Furthermore, the important variability in daily salt intake between and within countries is also due to the different research methods used in studies, particularly with regard to urine collection. Reducing salt intake at the population level is considered one of the most cost-effective interventions for decreasing morbidity and mortality resulting from noncommunicable diseases. Many international guidelines strongly recommend that governments develop and implement salt reduction policies, particularly in low-income countries [49]. However, few countries have effectively acheived to decrease their population’s salt consumption [6]. In Brazil, national public health measures helped to reduce population salt intake by 40 mg/day between 2008 and 2018 [50].

Like many other countries in Africa, Senegal has not yet implemented a real policy aiming to reduce sodium intake and its negative impacts on population health despite tools provided by the WHO to measure the impacts of such interventions [49].

Limitations: Despite the use of 24 h-urine output to measure natriuresis, our study was limited by some methodological constraints.

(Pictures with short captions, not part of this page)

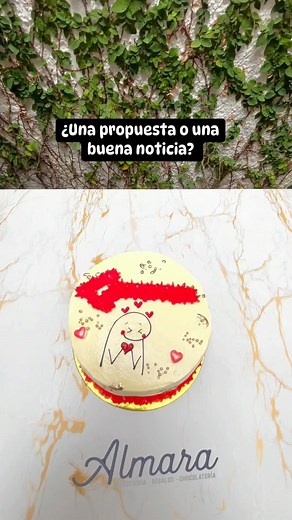 7.9K views · 19 reactions |  Descubre el dulce arte de expresar emociones con nuestro nuevo pastel: “SecretSweet Messages Cake”.  Personaliza el mensaje oculto y sorprende a tus seres queridos con un toque de magia y sabor.  ¡Haz que cada bocado cuente! ✨ #SecretSweet #MensajeDulce #RegalaEmociones  | Almara | Facebook
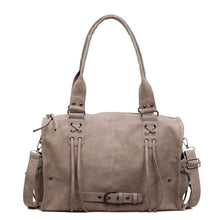 Korean-style Vintage Tote Shoulder Bag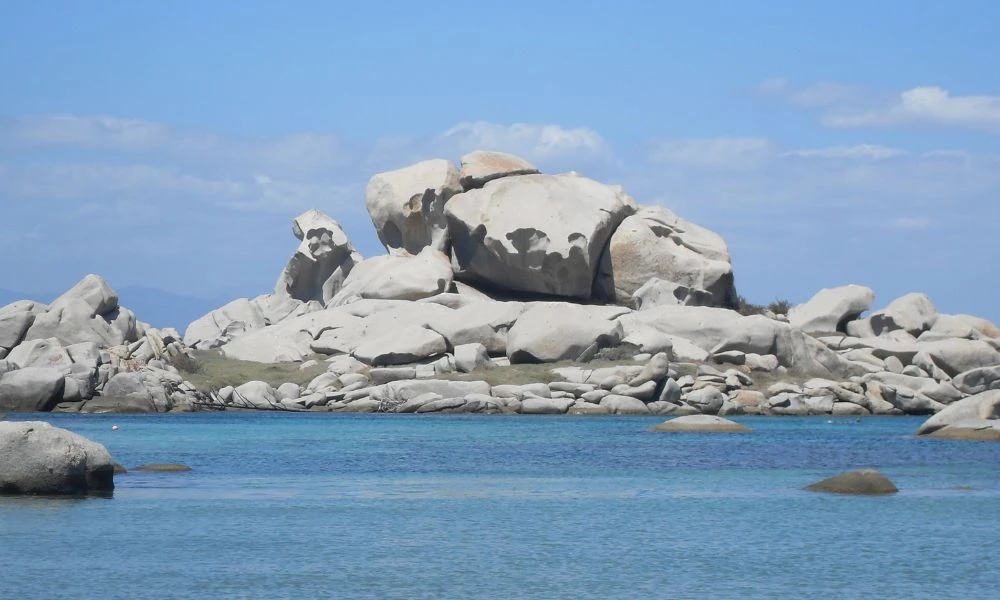 Paisajes de Islas Lavezzi.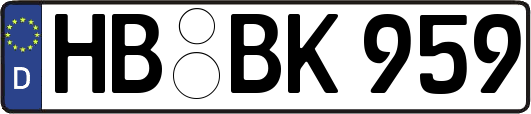 HB-BK959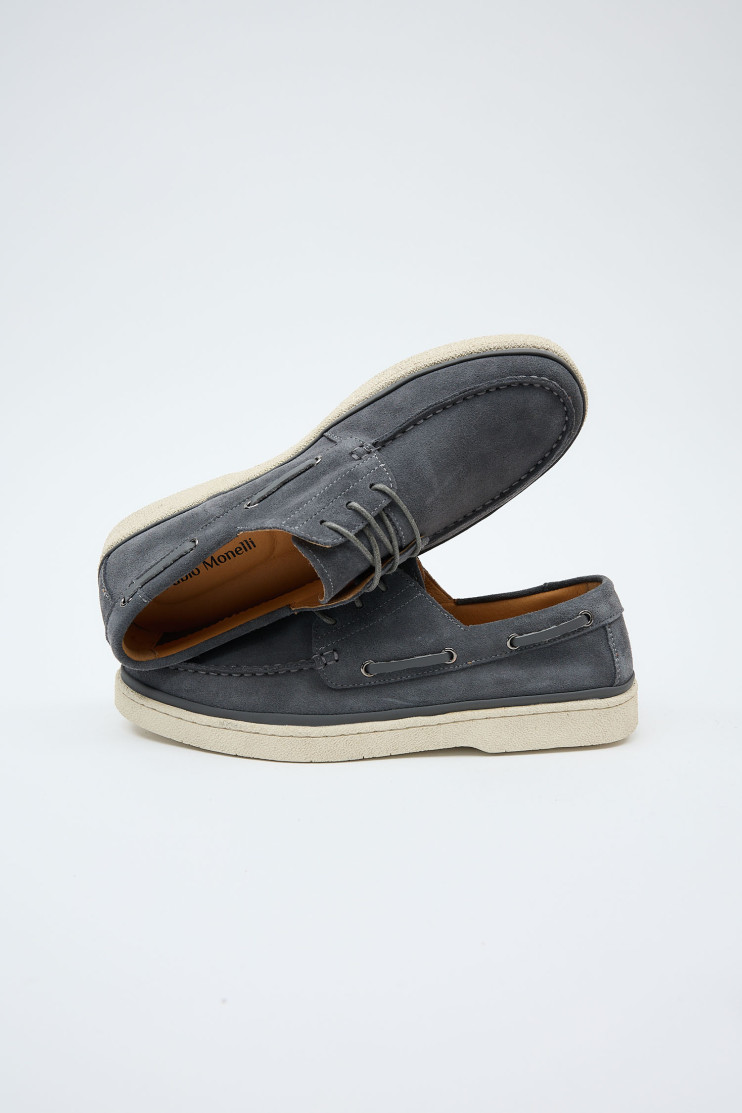 Туфли мужские Fabio Monelli 199658 - Вид 3 - интернет магазин sandalini.ua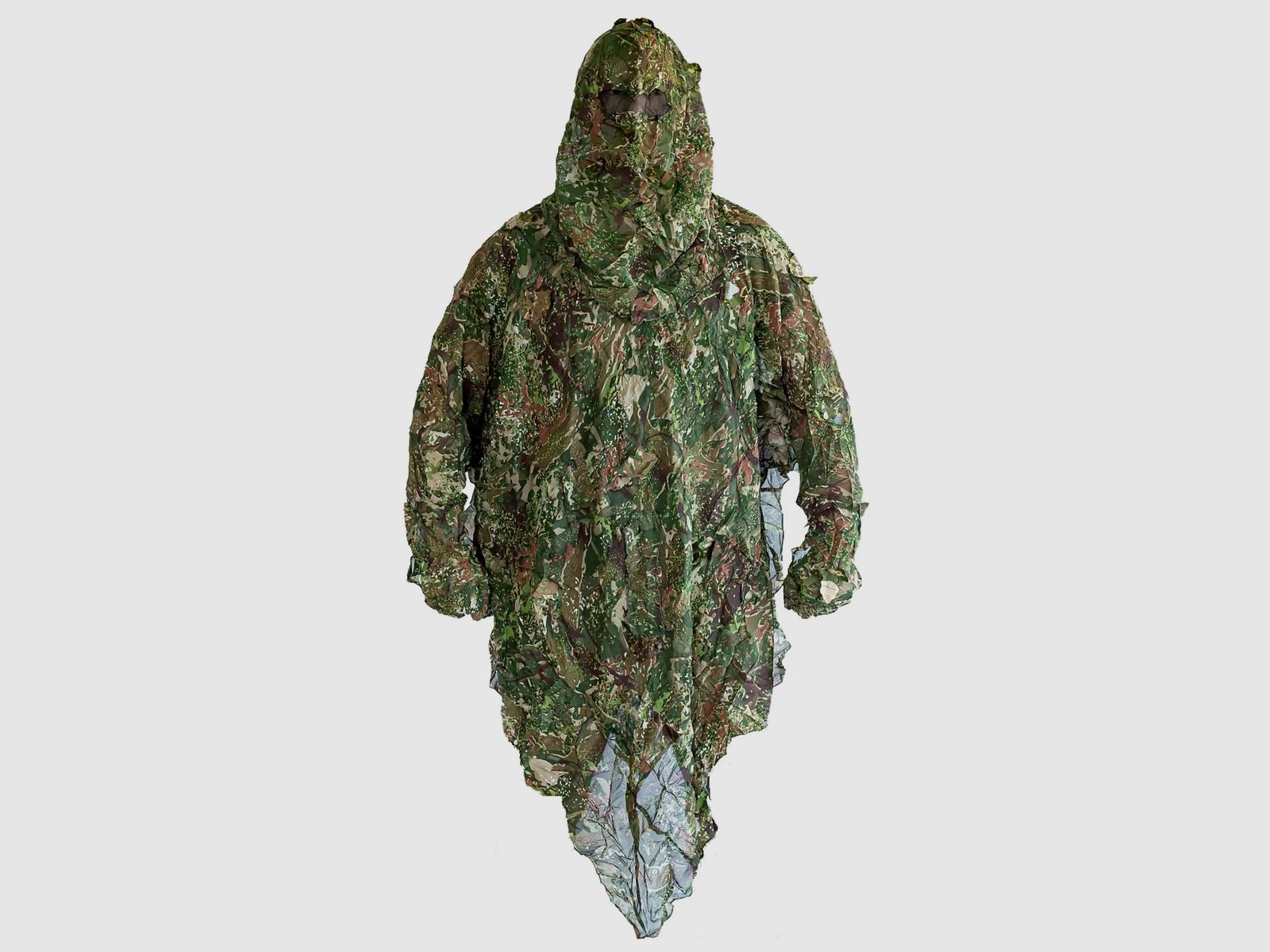 Ghosthood Ghosthood Tarnzubehör Ghost Hoodie concamo green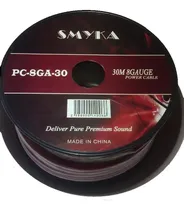 Comprar Bobina Rollo Cable #8 Audio Para Vehículos Smyka Sonido Plan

Firstly, its cross-sectional design with a one-shot measure of daily salt intake might not reflect variation between days or weeks. Secondly, the small sample size yet representative of this rural population did not include enough hypertensive patients to be able to compare their salt consumption and those of normotensive individuals.

Conclusion

The present study is the first to measure salt and potassium consumption in a rural setting in Senegal using individual 24-h natriuresis. In contrast with the WHO recommendations, we found high levels of salt intake and low potassium intake among populations. Industrial broth and bread were the main sources of salt. High salt intake was significantly associated with older age, obesity and kidney failure. A better understanding of sodium intake determinants could help define public health strategies to tackle renal and cardiovascular diseases.